30.482, Calls: Computational Linguistics/USA

Wed Jan 30 10:56:10 UTC 2019

LINGUIST List: Vol-30-482. Wed Jan 30 2019. ISSN: 1069 - 4875.

Subject: 30.482, Calls: Computational Linguistics/USA

Moderator: Malgorzata E. Cavar (linguist at linguistlist.org)
Student Moderator: Jeremy Coburn
Managing Editor: Becca Morris
Team: Helen Aristar-Dry, Everett Green, Sarah Robinson, Peace Han, Nils Hjortnaes, Yiwen Zhang, Julian Dietrich
Jobs: jobs at linguistlist.org | Conferences: callconf at linguistlist.org | Pubs: pubs at linguistlist.org

Homepage: http://linguistlist.org

Please support the LL editors and operation with a donation at:
           https://funddrive.linguistlist.org/donate/

Editor for this issue: Everett Green <everett at linguistlist.org>
================================================================

Date: Wed, 30 Jan 2019 05:55:00
From: Anna Rogers [anna_rogers at uml.edu]
Subject: Third Workshop on Evaluating Vector Space Representations for NLP (co-located with NAACL 2019)

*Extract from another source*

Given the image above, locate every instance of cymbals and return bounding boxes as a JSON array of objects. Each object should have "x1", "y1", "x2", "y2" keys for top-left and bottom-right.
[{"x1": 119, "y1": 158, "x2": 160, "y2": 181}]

Full Title: Third Workshop on Evaluating Vector Space Representations for NLP (co-located with NAACL 2019) 
Short Title: RepEval2019 

Date: 06-Jun-2019 - 06-Jun-2019
Location: Minneapolis, MN, USA 
Contact Person: Anna Rogers
Meeting Email: anna_rogers at uml.edu
Web Site: https://repeval2019.github.io/ 

Linguistic Field(s): Computational Linguistics 

Call Deadline: 06-Mar-2019 

Meeting Description:

General-purpose dense word embeddings have come a long way since the beginning
of their boom in 2013, and they are still the most widely used way of
representing words in both industrial and academic NLP systems. However, the
issue of intrinsic metrics that are predictive of performance on downstream
tasks, and can help to develop better representations, is far from being
solved. At the sentence level and above, we now have a number of probing tasks
and large extrinsic evaluation datasets targeting high-level verbal reasoning,
but there is still much to learn about what features make a compositional
representation successful. Last but not the least, there are no established
intrinsic methods for newer kinds of representations such as ELMO, BERT, or
box embeddings.

The third edition of RepEval aims to foster discussion of the above issues,
and to support the search for high-quality general purpose representation
learning techniques for NLP. We hope to encourage interdisciplinary dialogue
by welcoming diverse perspectives on the above issues: submissions may focus
on properties of embedding space, performance analysis for various downstream
tasks, as well as approaches based on linguistic and psychological data. In
particular, experts from the latter fields are encouraged to contribute
analysis of claims previously made in NLP community.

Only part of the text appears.